Meetlocatie en uitdagingen

Weerstation Holsloot bevindt zich in een weidegebied in een rivierdalletje. Deze locatie brengt een aantal uitdagingen met zich mee waar in de opzet van het station rekening mee is gehouden.

Een locatie middenin een grote lege vlakte is zeer aantrekkelijk voor een weerstation. Maar het weerstation is niet de enige gebruiker van het gebied. De grond is in agrarisch gebruik zodat er vee en trekkers in de buurt kunnen komen. De bodemgesteldheid is van invloed op de verankering van instrumenten en de meetmast. Het gebied kan soms onder water lopen, er broeden weidevogels, er is laagvliegverkeer en ook moet er worden gedacht aan elektriciteit op twee heel verschillende manieren.

Vliegverkeer: laagvliegroute en heteluchtballonnen

  

Weerstation Holsloot bevindt zich in een corridor die voor Defensie als laagvliegroute is aangemerkt. Men oefent er met straaljagers en met laagvliegende apache’s.
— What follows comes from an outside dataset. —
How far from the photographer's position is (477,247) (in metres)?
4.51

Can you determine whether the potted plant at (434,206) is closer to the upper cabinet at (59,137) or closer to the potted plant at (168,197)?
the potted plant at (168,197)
Het is verboden om kunstmatige objecten hoger dan 12 meter te plaatsen zonder vergunning. Een meetmast is per definitie tien meter hoog zodat een potentieel probleem nog juist wordt vermeden, maar in de praktijk zijn er Apache-helikopters laag genoeg over het gebied gevlogen om in botsing te kunnen komen met de meetmast.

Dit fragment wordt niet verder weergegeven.